Progress vs. Nostalgia

We live in the present. This is one of our great strengths, as it allows us to impact the future. I'm pointing out the obvious here to highlight a parallel, because being of the present is also one of our great flaws, as it can hinder our ability to visualize the future that we are creating by limiting our ability to think in anything beyond the short-term.

When I had the "Chicago moment" described in the previous post, it got me thinking about the L. We experience our environment through the five senses, and the rumble of the L trains is a distinctive part of how we hear Chicago. It is understood that the L was not always a part of the Chicago experience, a truth deemed unimportant because that was the Chicago of the past. The Chicago of the future, naturally, will always involve the L. It is part of the city's soul, part of what makes Chicago, Chicago. In other words, it's an important piece of the cultural legend that society has created for the city.

But I got to thinking recently with the recent press about the city's deteriorating infrastructure (even the New York Times got involved) and considered the possibility that the L and its mightily consoling rumble could one day cease to exist. While it is wonderful to hear the trains rumble by in the distance from three blocks away, I long ago realized that living up against the tracks might not be so enjoyable. And while the lowering of the entire system below grade seems like an incredible undertaking, it is not so hard for me to imagine, especially with the accelerating rate at which technology progresses, that one day in the not-too-distant future Chicago might see (or hear...or, rather, not hear) whisper-quiet trains. (Such trains already exist elsewhere, after all.) This idea brings into focus the central struggle that we see in placemaking is that between "progress" and "nostalgia." To wit: if the CTA were to come to a financial position that would allow it to replace the current L trains with much quieter, or even noiseless, trains, there would likely be some argument over whether or not it should do so due to the value that the rumble of the L adds to the unique Chicago experience.
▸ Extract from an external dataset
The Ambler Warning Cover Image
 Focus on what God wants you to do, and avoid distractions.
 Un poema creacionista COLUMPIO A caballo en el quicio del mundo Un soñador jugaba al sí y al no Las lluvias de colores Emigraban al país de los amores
But where would the validity be there? It is certainly true that, while improved technology can help to increase quality of life, it also poses the danger, at least in this case, of eliminating a distinct part of the cultural experience associated with a specific place. At the same time, not making the upgrade could be viewed as a feeble attempt to cling to the past. After all, if citizens of Chicago at the time that the L was built had argued against the noisy trains and won, the city would never developed this aspect of its identity in the first place.

I like to think that I'm a progressive person, and I consider creativity and innovation to be the juice that runs the human system...but I just can't imagine Chicago without the L.


Matt Novak said...

My girlfriend is from Chicago and I tease her about how loud the L is. I brag about the light rail in Minneapolis (where I'm originally from) being so quiet and she always retorts with, "how long has light rail been around?" In Minneapolis, the answer is "only a few years."

I certainly understand every aspect of your point. History is vital and should be preserved, but at what cost?

I started a blog a couple months ago that you may find interesting. It's about how people in the past envisioned the future.


Anonymous said...

Light rail is nice and all, but it is no match for a heavy capacity system like the L that Chicago needs.